[start of Items]

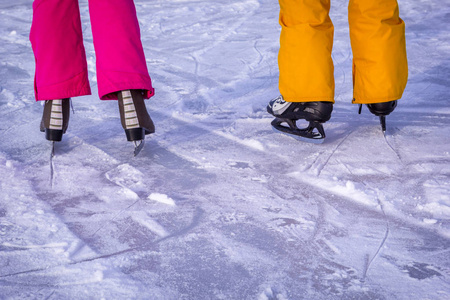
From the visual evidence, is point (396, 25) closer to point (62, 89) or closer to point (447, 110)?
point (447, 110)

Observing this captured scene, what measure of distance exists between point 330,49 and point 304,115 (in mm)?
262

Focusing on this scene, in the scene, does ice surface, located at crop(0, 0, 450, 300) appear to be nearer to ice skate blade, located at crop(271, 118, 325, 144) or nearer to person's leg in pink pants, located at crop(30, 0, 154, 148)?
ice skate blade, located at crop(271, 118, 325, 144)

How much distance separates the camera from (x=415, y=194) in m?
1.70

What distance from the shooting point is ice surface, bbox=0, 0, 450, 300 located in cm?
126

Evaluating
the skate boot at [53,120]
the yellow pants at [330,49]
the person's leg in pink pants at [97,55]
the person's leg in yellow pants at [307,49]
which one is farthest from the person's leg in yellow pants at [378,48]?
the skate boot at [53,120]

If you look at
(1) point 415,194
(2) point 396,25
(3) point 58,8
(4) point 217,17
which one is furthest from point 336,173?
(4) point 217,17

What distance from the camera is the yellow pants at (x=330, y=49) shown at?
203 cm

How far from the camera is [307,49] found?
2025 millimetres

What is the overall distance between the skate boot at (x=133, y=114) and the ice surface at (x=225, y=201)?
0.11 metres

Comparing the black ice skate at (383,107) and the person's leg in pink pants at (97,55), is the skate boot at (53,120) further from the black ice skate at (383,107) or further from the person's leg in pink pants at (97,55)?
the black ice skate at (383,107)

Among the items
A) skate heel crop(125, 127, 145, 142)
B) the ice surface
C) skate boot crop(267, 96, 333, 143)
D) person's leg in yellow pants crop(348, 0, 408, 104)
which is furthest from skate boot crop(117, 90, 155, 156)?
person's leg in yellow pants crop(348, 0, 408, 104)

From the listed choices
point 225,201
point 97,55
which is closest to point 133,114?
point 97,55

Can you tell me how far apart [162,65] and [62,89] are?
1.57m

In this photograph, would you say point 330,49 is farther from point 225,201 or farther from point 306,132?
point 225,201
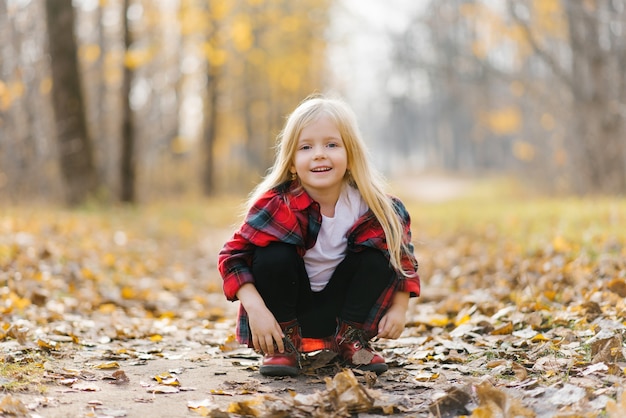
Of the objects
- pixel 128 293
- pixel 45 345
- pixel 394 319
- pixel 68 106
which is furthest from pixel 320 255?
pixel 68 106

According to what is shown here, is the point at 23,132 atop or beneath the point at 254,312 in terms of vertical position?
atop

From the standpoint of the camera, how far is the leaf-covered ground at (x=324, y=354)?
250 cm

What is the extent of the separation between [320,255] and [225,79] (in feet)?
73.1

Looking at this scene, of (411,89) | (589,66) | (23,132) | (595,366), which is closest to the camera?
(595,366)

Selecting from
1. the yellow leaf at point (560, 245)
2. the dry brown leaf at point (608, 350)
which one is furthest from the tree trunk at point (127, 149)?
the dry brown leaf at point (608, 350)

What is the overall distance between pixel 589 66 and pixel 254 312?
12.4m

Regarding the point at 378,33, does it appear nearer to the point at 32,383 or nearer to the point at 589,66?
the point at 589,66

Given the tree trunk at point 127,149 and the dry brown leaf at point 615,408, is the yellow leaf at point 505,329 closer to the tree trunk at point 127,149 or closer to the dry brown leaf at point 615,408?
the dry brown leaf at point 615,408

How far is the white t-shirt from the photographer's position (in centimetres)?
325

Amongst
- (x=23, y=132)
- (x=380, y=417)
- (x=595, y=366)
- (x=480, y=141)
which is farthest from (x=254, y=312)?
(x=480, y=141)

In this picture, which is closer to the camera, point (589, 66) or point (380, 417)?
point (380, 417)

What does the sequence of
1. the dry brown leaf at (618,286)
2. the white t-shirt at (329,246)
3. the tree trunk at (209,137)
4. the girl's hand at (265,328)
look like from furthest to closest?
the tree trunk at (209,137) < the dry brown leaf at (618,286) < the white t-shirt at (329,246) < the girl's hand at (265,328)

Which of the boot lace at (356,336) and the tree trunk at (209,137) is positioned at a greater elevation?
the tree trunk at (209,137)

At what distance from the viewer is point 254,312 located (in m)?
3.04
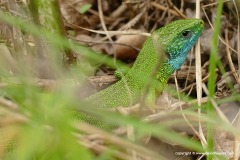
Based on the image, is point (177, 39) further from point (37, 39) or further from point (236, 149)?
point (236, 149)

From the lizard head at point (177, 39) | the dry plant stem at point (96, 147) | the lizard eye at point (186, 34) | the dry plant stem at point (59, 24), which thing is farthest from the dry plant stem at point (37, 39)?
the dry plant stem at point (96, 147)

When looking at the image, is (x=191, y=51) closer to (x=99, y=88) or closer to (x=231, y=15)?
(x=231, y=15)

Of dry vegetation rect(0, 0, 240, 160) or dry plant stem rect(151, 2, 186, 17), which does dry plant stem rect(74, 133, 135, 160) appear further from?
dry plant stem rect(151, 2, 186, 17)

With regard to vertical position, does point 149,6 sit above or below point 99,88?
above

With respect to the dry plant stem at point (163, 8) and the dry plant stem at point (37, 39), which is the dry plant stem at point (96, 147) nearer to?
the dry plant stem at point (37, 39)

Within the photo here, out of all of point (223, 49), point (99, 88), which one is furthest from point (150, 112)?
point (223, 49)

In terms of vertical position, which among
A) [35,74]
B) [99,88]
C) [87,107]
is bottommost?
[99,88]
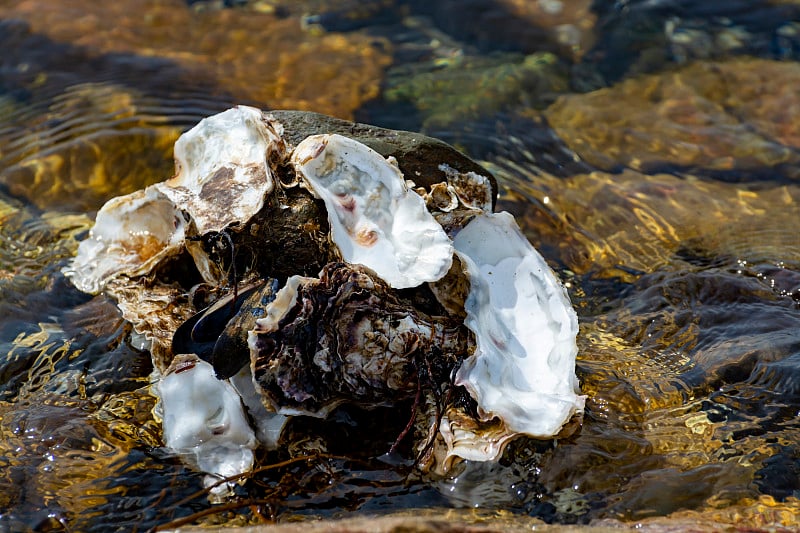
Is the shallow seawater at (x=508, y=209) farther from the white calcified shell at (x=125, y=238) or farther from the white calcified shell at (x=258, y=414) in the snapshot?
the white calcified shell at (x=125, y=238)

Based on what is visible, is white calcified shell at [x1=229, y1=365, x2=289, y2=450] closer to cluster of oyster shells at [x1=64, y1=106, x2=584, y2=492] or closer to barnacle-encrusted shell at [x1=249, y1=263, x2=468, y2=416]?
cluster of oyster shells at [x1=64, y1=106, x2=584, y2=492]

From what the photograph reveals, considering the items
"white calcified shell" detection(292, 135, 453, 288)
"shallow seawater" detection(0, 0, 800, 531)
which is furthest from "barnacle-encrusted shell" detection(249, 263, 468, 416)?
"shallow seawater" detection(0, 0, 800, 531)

[end of Items]

Aim of the exercise:
Leaving out the pictures, repeat the data above exactly.

Full solution:
From the visual evidence, is point (396, 25) closer to point (62, 89) or closer to point (447, 110)?
point (447, 110)

Observing this captured scene, what measure of distance exists between point 330,49 and point 304,115 (in mm)?
262

Focusing on this scene, in the scene, does ice surface, located at crop(0, 0, 450, 300) appear to be nearer to ice skate blade, located at crop(271, 118, 325, 144) or nearer to person's leg in pink pants, located at crop(30, 0, 154, 148)?
ice skate blade, located at crop(271, 118, 325, 144)

How much distance separates the camera from (x=415, y=194) in m?
1.70

What distance from the shooting point is ice surface, bbox=0, 0, 450, 300 located in cm?
126

Evaluating
the skate boot at [53,120]
the yellow pants at [330,49]
the person's leg in pink pants at [97,55]
the person's leg in yellow pants at [307,49]
which one is farthest from the person's leg in yellow pants at [378,48]?
the skate boot at [53,120]

If you look at
(1) point 415,194
(2) point 396,25
(3) point 58,8
(4) point 217,17
which one is furthest from point 336,173?
(4) point 217,17

What distance from the camera is the yellow pants at (x=330, y=49) shown at?
203 cm

How far from the camera is [307,49] found?
2025 millimetres

What is the overall distance between the skate boot at (x=133, y=114) and the ice surface at (x=225, y=201)?
0.11 metres

Comparing the black ice skate at (383,107) and the person's leg in pink pants at (97,55), is the skate boot at (53,120) further from the black ice skate at (383,107) or further from the person's leg in pink pants at (97,55)?
the black ice skate at (383,107)

Among the items
A) skate heel crop(125, 127, 145, 142)
B) the ice surface
C) skate boot crop(267, 96, 333, 143)
D) person's leg in yellow pants crop(348, 0, 408, 104)
which is furthest from skate boot crop(117, 90, 155, 156)?
person's leg in yellow pants crop(348, 0, 408, 104)

From the listed choices
point 225,201
point 97,55
which is closest to point 133,114?
point 97,55

Can you tell me how far apart [162,65] and [62,89] are?
1.57m

In this photograph, would you say point 330,49 is farther from point 225,201 or farther from point 306,132?
point 225,201
Of the objects
- pixel 128 293
- pixel 45 345
- pixel 394 319
- pixel 68 106
which is furthest from pixel 320 255?
pixel 68 106

According to what is shown here, is the point at 23,132 atop or beneath the point at 254,312 in terms of vertical position?
atop

From the standpoint of the camera, how far is the leaf-covered ground at (x=324, y=354)?
250 cm

What is the extent of the separation between [320,255] and [225,79] (in feet)?
73.1

Looking at this scene, of (411,89) | (589,66) | (23,132) | (595,366), which is closest to the camera?
(595,366)

Selecting from
1. the yellow leaf at point (560, 245)
2. the dry brown leaf at point (608, 350)
which one is furthest from the tree trunk at point (127, 149)?
the dry brown leaf at point (608, 350)

What is the overall distance between pixel 589 66 and pixel 254 312?
12.4m

Regarding the point at 378,33, does it appear nearer to the point at 32,383 or nearer to the point at 589,66?
the point at 589,66

Given the tree trunk at point 127,149 and the dry brown leaf at point 615,408, is the yellow leaf at point 505,329 closer to the tree trunk at point 127,149 or closer to the dry brown leaf at point 615,408?
the dry brown leaf at point 615,408

How far is the white t-shirt from the photographer's position (in centimetres)?
325

Amongst
- (x=23, y=132)
- (x=380, y=417)
- (x=595, y=366)
- (x=480, y=141)
which is farthest from (x=254, y=312)?
(x=480, y=141)

In this picture, which is closer to the camera, point (589, 66) or point (380, 417)?
point (380, 417)

What does the sequence of
1. the dry brown leaf at (618,286)
2. the white t-shirt at (329,246)
3. the tree trunk at (209,137)
4. the girl's hand at (265,328)
look like from furthest to closest?
the tree trunk at (209,137) < the dry brown leaf at (618,286) < the white t-shirt at (329,246) < the girl's hand at (265,328)

Which of the boot lace at (356,336) and the tree trunk at (209,137) is positioned at a greater elevation?
the tree trunk at (209,137)

At what distance from the viewer is point 254,312 located (in m)?
3.04
Based on the image, is point (177, 39) further from point (37, 39) or further from point (236, 149)?
point (236, 149)

From the lizard head at point (177, 39) | the dry plant stem at point (96, 147) | the lizard eye at point (186, 34) | the dry plant stem at point (59, 24), which thing is farthest from the dry plant stem at point (37, 39)?
the dry plant stem at point (96, 147)

When looking at the image, is (x=191, y=51) closer to (x=99, y=88) or closer to (x=231, y=15)?
(x=231, y=15)

Of dry vegetation rect(0, 0, 240, 160) or dry plant stem rect(151, 2, 186, 17), which does dry plant stem rect(74, 133, 135, 160) appear further from?
dry plant stem rect(151, 2, 186, 17)

With regard to vertical position, does point 149,6 sit above or below point 99,88?
above

With respect to the dry plant stem at point (163, 8) and the dry plant stem at point (37, 39), which is the dry plant stem at point (96, 147) nearer to?
the dry plant stem at point (37, 39)

Within the photo here, out of all of point (223, 49), point (99, 88), which one is furthest from point (150, 112)?
point (223, 49)

In terms of vertical position, which among
A) [35,74]
B) [99,88]
C) [87,107]
is bottommost?
[99,88]
Is the shallow seawater at (x=508, y=209) farther from the white calcified shell at (x=125, y=238) or farther from the white calcified shell at (x=258, y=414) in the snapshot?
the white calcified shell at (x=125, y=238)

Based on what is visible, is white calcified shell at [x1=229, y1=365, x2=289, y2=450] closer to cluster of oyster shells at [x1=64, y1=106, x2=584, y2=492] or closer to barnacle-encrusted shell at [x1=249, y1=263, x2=468, y2=416]?
cluster of oyster shells at [x1=64, y1=106, x2=584, y2=492]

From what the photograph reveals, considering the items
"white calcified shell" detection(292, 135, 453, 288)
"shallow seawater" detection(0, 0, 800, 531)
which is furthest from "barnacle-encrusted shell" detection(249, 263, 468, 416)?
"shallow seawater" detection(0, 0, 800, 531)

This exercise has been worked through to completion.